This was prompted by unexpectedly finding that in Python 2.7.4, the fragment: a2...

barrkel · on Sept 5, 2018

You're so far away from the hardware when you're in an interpreted environment, reasoning about performance is fraught with danger. Happy paths could be an order of magnitude faster than very similar but just different enough code.

Usually, in an interpreted environment, I reason about other things: number of database calls, HTTP fetches, that kind of thing. If I need CPU performance, I'll fire up something faster.

Finding the meatiest primitive that does the job in one go is often best - batching, where the batch operation is implemented in native code - but not always, you're at the mercy of the implementer.

snovv_crash · on Sept 5, 2018

If you have performance bottlenecks, Python is the wrong language. The only place where this kind of investigation makes sense is if you're a Python VM dev.

ColinWright · on Sept 5, 2018

> The only place where this kind of investigation makes sense is if you're a Python VM dev.

You are mistaken - this investigation does make sense in my context.

snovv_crash · on Sept 7, 2018

If you're having Python bottlenecks, it is the wrong language. First try Pypy, and if that doesn't/can't work switch to Julia/Go/R/C++ as your domain requires.

ColinWright · on Sept 8, 2018

You are right when you say:

> If you're having Python bottlenecks, it is the wrong language.

But you are missing the point. The object of the underlying exercise was not to try to make this specific instance of the algorithm run fast, Python was not the bottleneck. The activity was exploring the effects of algorithmic changes and investigating the Big-O performance of the different variants and changes. As a part of that the underlying code was being reworked and modified to allow the larger algorithmic changes to be made, and this was one of those changes. It says so in the post:

> Then I made a small change to the code layout ready for another shot at an optimisation.

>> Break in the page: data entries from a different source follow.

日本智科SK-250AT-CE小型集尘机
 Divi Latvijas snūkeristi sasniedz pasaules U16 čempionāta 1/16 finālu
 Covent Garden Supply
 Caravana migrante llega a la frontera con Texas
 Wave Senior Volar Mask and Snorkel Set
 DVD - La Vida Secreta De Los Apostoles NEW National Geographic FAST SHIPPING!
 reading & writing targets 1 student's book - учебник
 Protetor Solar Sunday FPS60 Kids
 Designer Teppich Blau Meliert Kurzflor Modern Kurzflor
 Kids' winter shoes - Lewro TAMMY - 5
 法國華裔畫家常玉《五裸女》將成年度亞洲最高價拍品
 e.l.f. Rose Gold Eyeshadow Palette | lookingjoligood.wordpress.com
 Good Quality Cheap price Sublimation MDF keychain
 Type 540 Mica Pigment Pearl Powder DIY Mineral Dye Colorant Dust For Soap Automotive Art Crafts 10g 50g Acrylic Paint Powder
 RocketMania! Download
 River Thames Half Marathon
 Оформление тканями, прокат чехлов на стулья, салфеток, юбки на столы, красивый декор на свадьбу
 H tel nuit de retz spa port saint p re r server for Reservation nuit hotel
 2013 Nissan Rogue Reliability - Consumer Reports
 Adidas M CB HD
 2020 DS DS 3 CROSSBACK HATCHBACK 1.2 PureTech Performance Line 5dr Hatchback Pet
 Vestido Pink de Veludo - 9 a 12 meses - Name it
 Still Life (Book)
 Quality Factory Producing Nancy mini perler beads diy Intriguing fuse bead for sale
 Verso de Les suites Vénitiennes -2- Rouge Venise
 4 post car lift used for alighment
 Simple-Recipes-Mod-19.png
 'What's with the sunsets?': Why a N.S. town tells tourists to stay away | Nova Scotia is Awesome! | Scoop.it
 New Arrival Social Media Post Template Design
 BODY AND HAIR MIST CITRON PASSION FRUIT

As always I ran the timing tests (in addition to the functional tests) to make sure nothing substantial had changed, and there was an anomaly which attracted my attention and piqued my curiosity. Hence the write up.

And I believe you are wrong when you say that this sort of thing is, or should be, only of interest to Python VM Devs. I think that curiosity about this sort of thing is, or should be, important to everyone. Perhaps you will then decide you don't have time to pursue it, or that your time is better spent elsewhere, and that's fair enough, but curiosity and a desire to learn has been a pervasive theme among the best devs I've ever worked with.

So again, you are wrong, this investigation does make sense in my context. Your mistake is in assuming the post is about a Python bottleneck. As I say, you've missed the point.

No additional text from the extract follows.